Sejak kecil, Nike Ardilla selalu mengiringi hari-hari gue di rumah. Dulu, nyokap selalu memutarnya di VCD player tua kami, sampai-sampai “Cintaku Padamu” jadi nomor yang gue hafal kala itu. Beruntungnya, bokap selalu mendominasi satu-satunya VCD player kami itu, sehingga telinga gue punya kesempatan mendengar orang-orang dari dekade 70-an, meski seringnya Koes Ploes, meski hanya sebentar, sebelum Soneta Group mengikis selera bokap, dan dia pun tidak nge-pop lagi. Sial.
Koes Ploes dan Nike Ardilla adalah “salah dua” sebelum gue mulai mengenal musik pop di Indonesia. Sebelum akhirnya gue sadari telah melewati tiga gelombang besar musik pop di Indonesia. Yang pertama MTV, berikutnya Inbox, dan terakhir Spotifycore–tidak ada terminologi lain, gue menyebutnya begitu saja.
MTV jadi era di mana gue mulai sadar dengan “POP”. gue lahir di periode pertama itu, saat MTV adalah kiblat kedua kakak perempuan gue, dan menjadi VJ adalah cita-cita mulia mereka. Yang paling gue ingat kala itu, ada orang berwarna-warni menyanyikan lagu tentang Mars di layar kaca yang gue tonton sambil makan siang. Belakangan gue tahu mereka adalah Jimi Multhazam dan kawan-kawannya dari kampus seni, tempat jangkar gue tersangkut hingga kini.
Perkenalan gue dengan MTV tak lepas dari andil dua kakak perempuan gue yang menguasai remot TV waktu itu, waktu gue masih duduk di bangku sekolah dasar madrasah ibtidaiyah, di mana teman gue menyanyikan “Disko Darurat” hampir setiap hari di kelas. Berbeda ketika pulang sekolah, gue dicekoki nomor-nomor terbaik Tipe-X di rumah teman kelas gue yang lain. Kakak laki-laki dia yang memutarnya (terima kasih). Tidak sulit untuk gue sukai. Ya, karena sampai sekarang pun, tidak ada yang bisa menolak irama “Salam Rindu”, atau “Mawar Hitam,” apalagi “Genit,” yang menurut Sentimental Moods adalah anthemnya anak-anak Ska jaman sekarang.
Sementara kala itu juga, sekitar tahun 2002-2003, diam-diam gelombang indie sedang menyala di BB’S Twelve Bar Blues. Tak hanya The Upstairs, dari Bar yang letaknya di bilangan Menteng, Jakarta Pusat itu, band macam The Brandals, The Adams, White Shoes and The Couples Company, Teenage Death Star, Pure Saturday, Seringai, hingga The S.I.G.I.T, juga mulai dikenal, yang kemudian beberapa dari mereka akan nge-pop juga.

Kumpulan Latihan –
• A. Salin semua isi teks tentang musik pop dari "MTV jadi era" terus sampai "tersangkut hingga kini." tanpa mengubah apa pun.
• B. Jawab pertanyaan berikut berdasarkan teks tentang musik pop.
(i) Siapa yang selalu memutar Nike Ardilla di VCD player tua di rumah penulis?
(ii) Apa saja tiga gelombang besar musik pop di Indonesia yang disebut penulis?
(iii) Di mana letak BB'S Twelve Bar Blues?
• C. Menurut teks tentang musik pop, mengapa penulis bisa mengenal MTV? Terangkan dalam satu sampai tiga kalimat.
Materi di bawah ini tidak ada hubungannya dengan teks tentang musik pop di atas.

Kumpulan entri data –
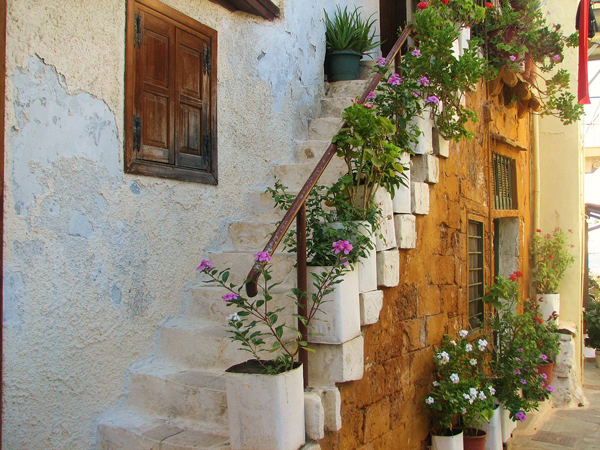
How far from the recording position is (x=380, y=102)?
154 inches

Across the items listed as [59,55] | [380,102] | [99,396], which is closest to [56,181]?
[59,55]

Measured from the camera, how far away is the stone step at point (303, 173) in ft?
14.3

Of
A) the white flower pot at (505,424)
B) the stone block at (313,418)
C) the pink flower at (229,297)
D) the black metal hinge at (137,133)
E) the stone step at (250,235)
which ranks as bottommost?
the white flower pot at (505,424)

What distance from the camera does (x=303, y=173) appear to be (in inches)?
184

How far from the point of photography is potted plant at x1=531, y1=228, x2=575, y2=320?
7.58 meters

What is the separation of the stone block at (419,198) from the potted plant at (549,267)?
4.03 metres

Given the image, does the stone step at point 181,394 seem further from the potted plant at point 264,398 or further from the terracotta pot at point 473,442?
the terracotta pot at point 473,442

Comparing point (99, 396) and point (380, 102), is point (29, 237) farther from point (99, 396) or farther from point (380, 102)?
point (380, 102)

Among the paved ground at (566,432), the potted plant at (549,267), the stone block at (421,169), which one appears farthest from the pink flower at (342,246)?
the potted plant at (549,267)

--

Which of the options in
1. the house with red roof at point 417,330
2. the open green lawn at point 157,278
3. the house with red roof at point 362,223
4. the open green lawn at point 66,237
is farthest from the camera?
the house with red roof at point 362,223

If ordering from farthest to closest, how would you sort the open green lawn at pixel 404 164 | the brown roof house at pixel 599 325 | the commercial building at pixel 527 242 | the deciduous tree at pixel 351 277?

Jawaban Berurutan –
• A.
MTV jadi era di mana gue mulai sadar dengan “POP”. gue lahir di periode pertama itu, saat MTV adalah kiblat kedua kakak perempuan gue, dan menjadi VJ adalah cita-cita mulia mereka. Yang paling gue ingat kala itu, ada orang berwarna-warni menyanyikan lagu tentang Mars di layar kaca yang gue tonton sambil makan siang. Belakangan gue tahu mereka adalah Jimi Multhazam dan kawan-kawannya dari kampus seni, tempat jangkar gue tersangkut hingga kini.

• B.
(i) Nyokap, yaitu ibu penulis.
(ii) MTV, Inbox, dan Spotifycore.
(iii) Di bilangan Menteng, Jakarta Pusat.

• C. Penulis mengenal MTV karena dua kakak perempuannya menguasai remot TV pada masa itu, ketika penulis masih duduk di bangku sekolah dasar madrasah ibtidaiyah. Bagi kedua kakaknya, MTV adalah kiblat, dan menjadi VJ adalah cita-cita mulia mereka.